Multiscale Modeling of Micropolar Media

Computational homogenization framework bridging Cauchy microstructures to Micropolar (Cosserat) macroscale continua, with application to bone tissue.

Compact bone microstructure with osteons

Classical (Cauchy) continuum mechanics fails to capture size effects observed experimentally in materials with complex hierarchical microstructures — a well-documented phenomenon in bone tissue, where small samples exhibit significantly higher stiffness than classical models predict. Micropolar (Cosserat) continuum theory addresses this by introducing independent rotational degrees of freedom and couple-stress fields at the macroscale, effectively encoding a characteristic length scale related to the microstructure.

However, defining micropolar material parameters from microstructural data is non-trivial, even for simple neo-Hookean materials. This project develops a multiscale computational homogenization framework that bypasses the need for phenomenological micropolar constitutive laws at the RVE level by connecting:

  • a Cauchy microstructure (described by classical displacement fields, amenable to standard constitutive models), to
  • a Micropolar macroscale (Cosserat continuum with translations, rotations, forces, and couple-stresses),

via the Method of Multiscale Virtual Power (MMVP), extended to the Cauchy-to-Micropolar transition.

The development plan includes:

  • Deriving the macroscopic equilibrium equations and homogenization operators so that the internal work at the macroscale — including the couple-stress term — is equivalent to the average deformation energy in the Cauchy RVE, satisfying the extended Hill-Mandel condition;
  • Developing RVE boundary conditions that homogenize couple-stress and moment tensors from a purely displacement-based microscopic description;
  • Implementing the FE² algorithm in FEniCSx, using elements with rotational degrees of freedom at the macroscale;
  • Characterizing the size effect: parametric studies on how RVE volume variation influences the micropolar elastic constants and the model’s intrinsic characteristic length;
  • Applying the framework to realistic bone tissue microstructures (osteons) to demonstrate that the proposed formulation captures the experimentally observed stiffness increase at small scales, where classical mechanics underestimates the structural response.
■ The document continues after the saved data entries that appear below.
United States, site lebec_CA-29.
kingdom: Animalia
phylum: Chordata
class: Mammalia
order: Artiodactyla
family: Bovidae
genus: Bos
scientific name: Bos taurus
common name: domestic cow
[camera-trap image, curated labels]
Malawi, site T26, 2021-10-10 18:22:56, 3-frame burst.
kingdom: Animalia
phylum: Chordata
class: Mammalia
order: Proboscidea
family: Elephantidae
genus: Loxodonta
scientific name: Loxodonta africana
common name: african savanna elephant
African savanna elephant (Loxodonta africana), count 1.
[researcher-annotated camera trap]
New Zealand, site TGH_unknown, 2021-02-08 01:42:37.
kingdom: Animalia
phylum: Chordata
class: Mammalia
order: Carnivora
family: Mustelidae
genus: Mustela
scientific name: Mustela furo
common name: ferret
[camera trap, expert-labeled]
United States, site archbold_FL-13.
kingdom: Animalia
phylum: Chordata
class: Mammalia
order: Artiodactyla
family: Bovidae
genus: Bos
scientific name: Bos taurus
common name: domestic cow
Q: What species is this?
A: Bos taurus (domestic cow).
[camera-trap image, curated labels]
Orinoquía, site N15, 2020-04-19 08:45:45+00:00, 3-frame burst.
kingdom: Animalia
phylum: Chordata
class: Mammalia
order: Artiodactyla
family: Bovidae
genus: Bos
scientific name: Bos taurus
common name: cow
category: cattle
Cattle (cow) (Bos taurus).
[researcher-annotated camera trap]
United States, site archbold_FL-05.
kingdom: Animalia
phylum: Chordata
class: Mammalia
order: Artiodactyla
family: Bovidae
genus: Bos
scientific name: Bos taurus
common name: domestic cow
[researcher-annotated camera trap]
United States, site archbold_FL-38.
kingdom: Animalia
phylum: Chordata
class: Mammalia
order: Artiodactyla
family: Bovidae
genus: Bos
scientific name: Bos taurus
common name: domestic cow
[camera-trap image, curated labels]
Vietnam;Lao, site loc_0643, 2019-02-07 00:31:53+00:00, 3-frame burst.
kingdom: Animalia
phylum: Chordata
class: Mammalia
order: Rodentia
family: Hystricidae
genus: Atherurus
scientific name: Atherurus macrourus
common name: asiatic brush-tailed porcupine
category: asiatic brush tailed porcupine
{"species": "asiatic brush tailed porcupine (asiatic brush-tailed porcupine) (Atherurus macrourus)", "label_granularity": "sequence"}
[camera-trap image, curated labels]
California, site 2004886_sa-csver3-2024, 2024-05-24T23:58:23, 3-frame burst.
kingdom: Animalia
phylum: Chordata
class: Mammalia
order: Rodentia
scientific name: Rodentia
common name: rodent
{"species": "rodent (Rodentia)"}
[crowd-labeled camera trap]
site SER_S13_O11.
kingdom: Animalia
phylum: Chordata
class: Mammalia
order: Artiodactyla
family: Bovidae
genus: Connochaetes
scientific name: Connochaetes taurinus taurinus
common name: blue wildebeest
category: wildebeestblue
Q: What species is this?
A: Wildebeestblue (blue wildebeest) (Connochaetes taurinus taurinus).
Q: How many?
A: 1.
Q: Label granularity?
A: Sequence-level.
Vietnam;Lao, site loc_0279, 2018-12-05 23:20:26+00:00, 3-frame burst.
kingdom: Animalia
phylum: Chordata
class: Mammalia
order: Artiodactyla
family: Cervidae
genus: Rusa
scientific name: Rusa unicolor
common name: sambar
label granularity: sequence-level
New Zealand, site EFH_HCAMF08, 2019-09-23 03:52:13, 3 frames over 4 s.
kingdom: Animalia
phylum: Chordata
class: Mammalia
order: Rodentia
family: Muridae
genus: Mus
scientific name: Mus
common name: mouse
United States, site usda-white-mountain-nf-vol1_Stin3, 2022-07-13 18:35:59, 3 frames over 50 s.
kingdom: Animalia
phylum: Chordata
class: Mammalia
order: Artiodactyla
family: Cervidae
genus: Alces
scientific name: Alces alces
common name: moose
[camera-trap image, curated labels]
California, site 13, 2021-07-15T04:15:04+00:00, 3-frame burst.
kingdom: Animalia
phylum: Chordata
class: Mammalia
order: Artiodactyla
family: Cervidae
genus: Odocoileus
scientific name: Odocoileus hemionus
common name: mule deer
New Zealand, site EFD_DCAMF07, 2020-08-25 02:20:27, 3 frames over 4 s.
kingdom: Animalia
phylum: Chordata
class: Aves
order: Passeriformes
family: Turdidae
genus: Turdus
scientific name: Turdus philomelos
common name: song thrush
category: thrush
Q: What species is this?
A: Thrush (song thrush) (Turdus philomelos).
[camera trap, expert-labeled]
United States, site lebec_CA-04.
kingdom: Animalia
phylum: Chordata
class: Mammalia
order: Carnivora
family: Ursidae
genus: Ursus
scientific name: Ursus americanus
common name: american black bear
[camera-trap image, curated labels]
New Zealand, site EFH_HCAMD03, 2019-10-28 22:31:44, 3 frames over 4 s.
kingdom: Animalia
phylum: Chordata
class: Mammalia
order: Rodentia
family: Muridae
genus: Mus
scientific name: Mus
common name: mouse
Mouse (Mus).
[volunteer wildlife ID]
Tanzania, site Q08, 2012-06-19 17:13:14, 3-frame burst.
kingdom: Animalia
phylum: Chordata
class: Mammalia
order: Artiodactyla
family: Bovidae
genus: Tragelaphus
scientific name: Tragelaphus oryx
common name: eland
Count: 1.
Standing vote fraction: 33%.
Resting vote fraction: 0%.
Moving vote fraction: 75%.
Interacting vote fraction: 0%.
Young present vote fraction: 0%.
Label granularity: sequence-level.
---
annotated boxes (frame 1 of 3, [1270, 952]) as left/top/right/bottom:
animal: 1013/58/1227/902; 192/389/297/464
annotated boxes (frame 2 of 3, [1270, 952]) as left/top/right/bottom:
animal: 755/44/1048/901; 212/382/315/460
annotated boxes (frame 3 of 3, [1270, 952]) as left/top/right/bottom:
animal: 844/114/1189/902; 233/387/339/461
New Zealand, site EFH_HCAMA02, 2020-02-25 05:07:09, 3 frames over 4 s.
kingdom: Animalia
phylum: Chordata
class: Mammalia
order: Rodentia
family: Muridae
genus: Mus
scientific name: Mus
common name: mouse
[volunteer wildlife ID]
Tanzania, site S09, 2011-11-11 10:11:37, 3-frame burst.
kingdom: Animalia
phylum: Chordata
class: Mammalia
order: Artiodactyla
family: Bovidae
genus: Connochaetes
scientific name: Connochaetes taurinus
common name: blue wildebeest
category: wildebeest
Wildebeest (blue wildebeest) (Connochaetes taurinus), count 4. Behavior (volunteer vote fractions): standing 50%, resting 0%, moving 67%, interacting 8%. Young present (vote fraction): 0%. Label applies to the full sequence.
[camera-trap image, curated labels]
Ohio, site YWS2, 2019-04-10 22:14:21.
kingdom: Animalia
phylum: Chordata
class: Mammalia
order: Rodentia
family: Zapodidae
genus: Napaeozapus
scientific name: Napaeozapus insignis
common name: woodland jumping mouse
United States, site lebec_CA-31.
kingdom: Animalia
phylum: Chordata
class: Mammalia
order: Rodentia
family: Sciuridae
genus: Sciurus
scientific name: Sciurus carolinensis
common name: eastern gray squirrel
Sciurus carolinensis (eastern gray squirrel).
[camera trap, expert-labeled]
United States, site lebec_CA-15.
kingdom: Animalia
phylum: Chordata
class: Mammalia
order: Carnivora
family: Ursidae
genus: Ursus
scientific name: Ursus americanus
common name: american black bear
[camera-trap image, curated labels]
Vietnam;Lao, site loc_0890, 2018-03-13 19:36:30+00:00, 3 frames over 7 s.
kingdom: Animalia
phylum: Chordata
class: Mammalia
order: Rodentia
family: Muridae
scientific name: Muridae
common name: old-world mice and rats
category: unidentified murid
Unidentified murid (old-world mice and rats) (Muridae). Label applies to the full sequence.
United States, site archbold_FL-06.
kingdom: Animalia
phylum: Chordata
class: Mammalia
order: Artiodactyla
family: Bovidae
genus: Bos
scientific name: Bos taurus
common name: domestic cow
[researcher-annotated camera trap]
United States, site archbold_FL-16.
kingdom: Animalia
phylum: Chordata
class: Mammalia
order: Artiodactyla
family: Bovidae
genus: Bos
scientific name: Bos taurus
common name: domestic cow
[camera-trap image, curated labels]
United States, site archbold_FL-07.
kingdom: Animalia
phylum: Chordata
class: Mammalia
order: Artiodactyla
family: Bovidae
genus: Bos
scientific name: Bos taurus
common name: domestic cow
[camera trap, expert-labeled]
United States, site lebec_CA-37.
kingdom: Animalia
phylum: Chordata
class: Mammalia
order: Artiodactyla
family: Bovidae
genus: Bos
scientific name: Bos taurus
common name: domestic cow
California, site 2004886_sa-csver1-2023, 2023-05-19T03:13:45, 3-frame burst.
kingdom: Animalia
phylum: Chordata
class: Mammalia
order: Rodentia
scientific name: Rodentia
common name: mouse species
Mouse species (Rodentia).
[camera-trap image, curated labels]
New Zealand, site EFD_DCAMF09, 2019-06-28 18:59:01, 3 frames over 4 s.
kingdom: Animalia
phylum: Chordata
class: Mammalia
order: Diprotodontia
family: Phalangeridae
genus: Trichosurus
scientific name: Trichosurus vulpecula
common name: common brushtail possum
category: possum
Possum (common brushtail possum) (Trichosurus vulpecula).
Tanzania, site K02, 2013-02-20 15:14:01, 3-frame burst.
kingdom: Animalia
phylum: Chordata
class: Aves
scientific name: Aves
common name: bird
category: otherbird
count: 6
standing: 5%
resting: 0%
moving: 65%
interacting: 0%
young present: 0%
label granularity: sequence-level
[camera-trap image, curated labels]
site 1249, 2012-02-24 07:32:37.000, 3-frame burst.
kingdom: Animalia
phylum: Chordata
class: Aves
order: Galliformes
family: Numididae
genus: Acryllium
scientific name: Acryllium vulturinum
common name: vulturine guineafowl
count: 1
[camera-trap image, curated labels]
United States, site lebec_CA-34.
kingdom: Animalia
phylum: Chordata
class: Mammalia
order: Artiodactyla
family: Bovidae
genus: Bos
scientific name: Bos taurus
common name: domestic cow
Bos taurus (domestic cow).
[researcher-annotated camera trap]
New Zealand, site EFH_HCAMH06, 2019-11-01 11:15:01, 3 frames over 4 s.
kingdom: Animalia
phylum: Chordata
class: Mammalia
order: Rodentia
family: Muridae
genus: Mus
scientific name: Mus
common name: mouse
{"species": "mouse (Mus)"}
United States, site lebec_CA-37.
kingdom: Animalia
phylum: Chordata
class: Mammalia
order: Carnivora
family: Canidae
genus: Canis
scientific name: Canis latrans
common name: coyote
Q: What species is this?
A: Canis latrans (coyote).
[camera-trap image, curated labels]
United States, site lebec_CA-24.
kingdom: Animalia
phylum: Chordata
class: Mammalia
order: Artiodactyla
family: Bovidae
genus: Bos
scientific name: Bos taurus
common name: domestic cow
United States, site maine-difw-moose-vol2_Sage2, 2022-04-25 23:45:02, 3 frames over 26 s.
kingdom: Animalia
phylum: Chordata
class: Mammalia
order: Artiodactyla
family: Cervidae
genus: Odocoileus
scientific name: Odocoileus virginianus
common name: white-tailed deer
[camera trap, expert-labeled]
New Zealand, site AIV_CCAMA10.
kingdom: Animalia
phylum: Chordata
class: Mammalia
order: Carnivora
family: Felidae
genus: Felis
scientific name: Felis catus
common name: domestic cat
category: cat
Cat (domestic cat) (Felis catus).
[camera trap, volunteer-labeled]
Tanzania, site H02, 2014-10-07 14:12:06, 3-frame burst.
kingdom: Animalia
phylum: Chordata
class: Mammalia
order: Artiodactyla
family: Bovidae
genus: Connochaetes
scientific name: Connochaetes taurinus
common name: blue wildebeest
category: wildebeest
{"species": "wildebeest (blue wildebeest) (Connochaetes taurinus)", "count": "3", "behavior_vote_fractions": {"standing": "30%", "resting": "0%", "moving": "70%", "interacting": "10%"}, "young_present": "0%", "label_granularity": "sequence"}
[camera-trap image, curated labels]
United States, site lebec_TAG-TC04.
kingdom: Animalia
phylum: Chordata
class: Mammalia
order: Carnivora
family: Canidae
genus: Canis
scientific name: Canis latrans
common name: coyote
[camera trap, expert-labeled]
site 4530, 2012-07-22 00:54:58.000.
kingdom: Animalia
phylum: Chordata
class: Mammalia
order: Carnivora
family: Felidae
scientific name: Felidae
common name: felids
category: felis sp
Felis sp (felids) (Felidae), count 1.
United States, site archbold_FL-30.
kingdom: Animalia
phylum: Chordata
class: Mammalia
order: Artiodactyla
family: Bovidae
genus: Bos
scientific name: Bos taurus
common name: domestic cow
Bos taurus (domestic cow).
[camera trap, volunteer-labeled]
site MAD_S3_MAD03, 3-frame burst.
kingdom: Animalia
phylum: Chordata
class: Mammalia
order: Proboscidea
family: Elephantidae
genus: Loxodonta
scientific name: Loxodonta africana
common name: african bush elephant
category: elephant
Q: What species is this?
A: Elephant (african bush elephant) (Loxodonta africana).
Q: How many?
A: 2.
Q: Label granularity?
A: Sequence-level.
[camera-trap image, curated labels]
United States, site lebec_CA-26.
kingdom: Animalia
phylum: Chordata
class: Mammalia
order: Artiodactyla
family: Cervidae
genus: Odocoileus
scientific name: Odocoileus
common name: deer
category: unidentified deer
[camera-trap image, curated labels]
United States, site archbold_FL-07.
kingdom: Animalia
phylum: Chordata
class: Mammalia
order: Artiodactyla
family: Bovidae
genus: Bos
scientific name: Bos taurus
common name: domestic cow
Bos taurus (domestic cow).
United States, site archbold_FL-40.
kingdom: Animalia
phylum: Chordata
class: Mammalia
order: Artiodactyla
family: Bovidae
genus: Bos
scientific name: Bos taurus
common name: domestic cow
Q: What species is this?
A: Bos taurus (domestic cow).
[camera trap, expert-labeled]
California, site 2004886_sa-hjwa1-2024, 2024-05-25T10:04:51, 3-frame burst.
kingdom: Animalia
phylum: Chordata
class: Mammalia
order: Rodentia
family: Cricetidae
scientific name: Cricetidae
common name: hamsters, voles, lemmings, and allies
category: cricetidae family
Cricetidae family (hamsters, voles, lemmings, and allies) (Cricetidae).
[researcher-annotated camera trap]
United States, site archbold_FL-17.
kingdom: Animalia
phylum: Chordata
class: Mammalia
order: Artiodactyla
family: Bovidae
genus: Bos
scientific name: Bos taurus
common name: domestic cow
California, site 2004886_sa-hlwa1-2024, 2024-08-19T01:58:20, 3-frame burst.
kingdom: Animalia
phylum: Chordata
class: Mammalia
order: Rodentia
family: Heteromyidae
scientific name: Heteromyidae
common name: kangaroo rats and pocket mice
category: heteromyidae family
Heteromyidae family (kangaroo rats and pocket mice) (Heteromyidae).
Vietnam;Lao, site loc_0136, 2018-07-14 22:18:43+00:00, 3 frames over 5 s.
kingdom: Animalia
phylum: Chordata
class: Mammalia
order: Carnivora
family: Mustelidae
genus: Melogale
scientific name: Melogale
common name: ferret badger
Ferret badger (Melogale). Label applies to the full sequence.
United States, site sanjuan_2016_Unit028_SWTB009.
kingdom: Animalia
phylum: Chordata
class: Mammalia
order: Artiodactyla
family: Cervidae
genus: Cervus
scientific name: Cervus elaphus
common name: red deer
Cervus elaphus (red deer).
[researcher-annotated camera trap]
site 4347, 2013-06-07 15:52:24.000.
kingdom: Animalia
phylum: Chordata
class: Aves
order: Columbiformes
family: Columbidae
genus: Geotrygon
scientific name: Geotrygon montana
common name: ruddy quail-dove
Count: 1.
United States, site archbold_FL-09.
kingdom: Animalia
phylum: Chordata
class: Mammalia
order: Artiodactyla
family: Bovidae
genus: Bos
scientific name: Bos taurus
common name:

This line is supported by published results on micropolar computational homogenization (Thiesen et al., International Journal of Solids and Structures, 2026) and ongoing developments in the FEniCSx-based FE² platform.


Image: diagram of compact bone microstructure showing osteons, Haversian canals, periosteum, perforating (Volkmann’s) canals, and trabecular bone — the hierarchical architecture whose size-dependent mechanical response motivates the Micropolar macroscale description. From: OpenStax Anatomy and Physiology 2e, Fig. 6.12 (openstax.org), CC BY 4.0.